> _Exercise prompt_:
With the pictures left out, print exactly the lines below that run from the one containing "Connect with us" through the one containing "AODATU Flip Braun".

> _Supplied records_:

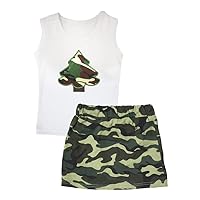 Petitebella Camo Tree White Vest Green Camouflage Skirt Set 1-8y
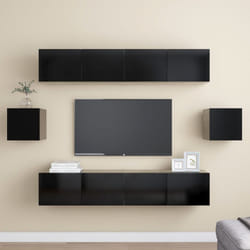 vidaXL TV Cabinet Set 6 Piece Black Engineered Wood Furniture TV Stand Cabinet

* * *

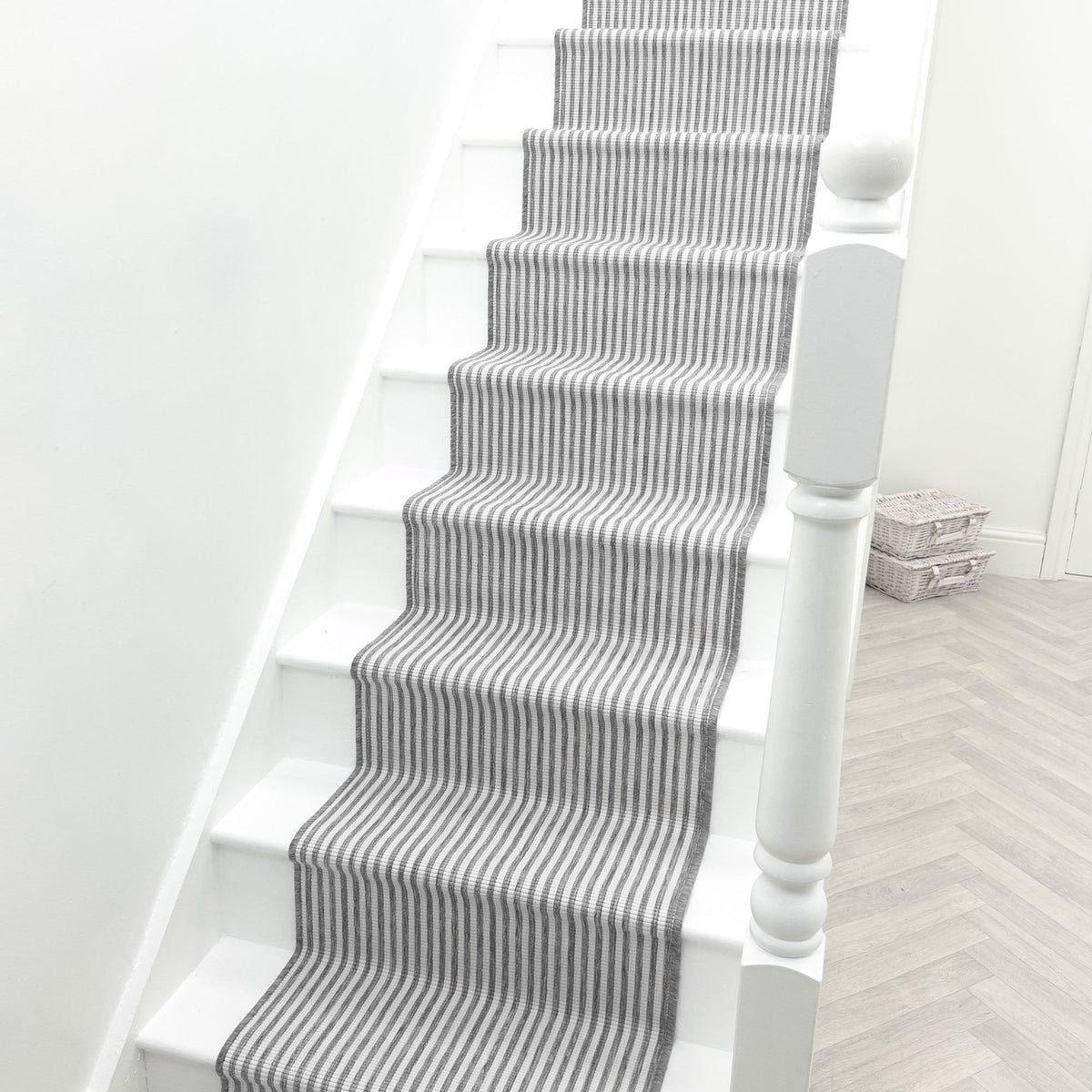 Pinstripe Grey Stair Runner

...

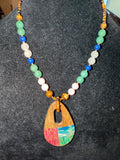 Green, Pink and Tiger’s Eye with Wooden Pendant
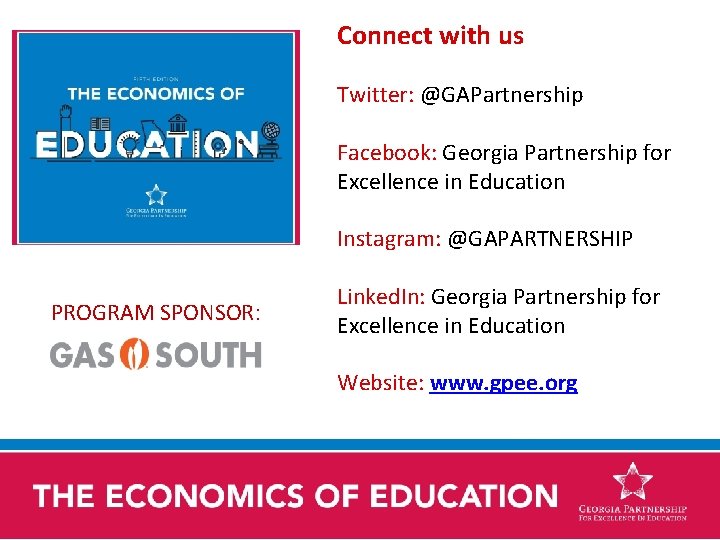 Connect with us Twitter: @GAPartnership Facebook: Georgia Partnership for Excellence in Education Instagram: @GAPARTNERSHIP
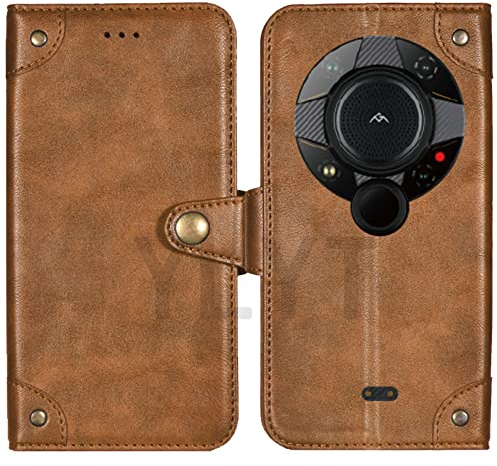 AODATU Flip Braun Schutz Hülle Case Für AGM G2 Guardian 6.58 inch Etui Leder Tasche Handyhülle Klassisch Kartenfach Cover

> _Answer area_:
 Connect with us Twitter: @GAPartnership Facebook: Georgia Partnership for Excellence in Education Instagram: @GAPARTNERSHIP
 AODATU Flip Braun Schutz Hülle Case Für AGM G2 Guardian 6.58 inch Etui Leder Tasche Handyhülle Klassisch Kartenfach Cover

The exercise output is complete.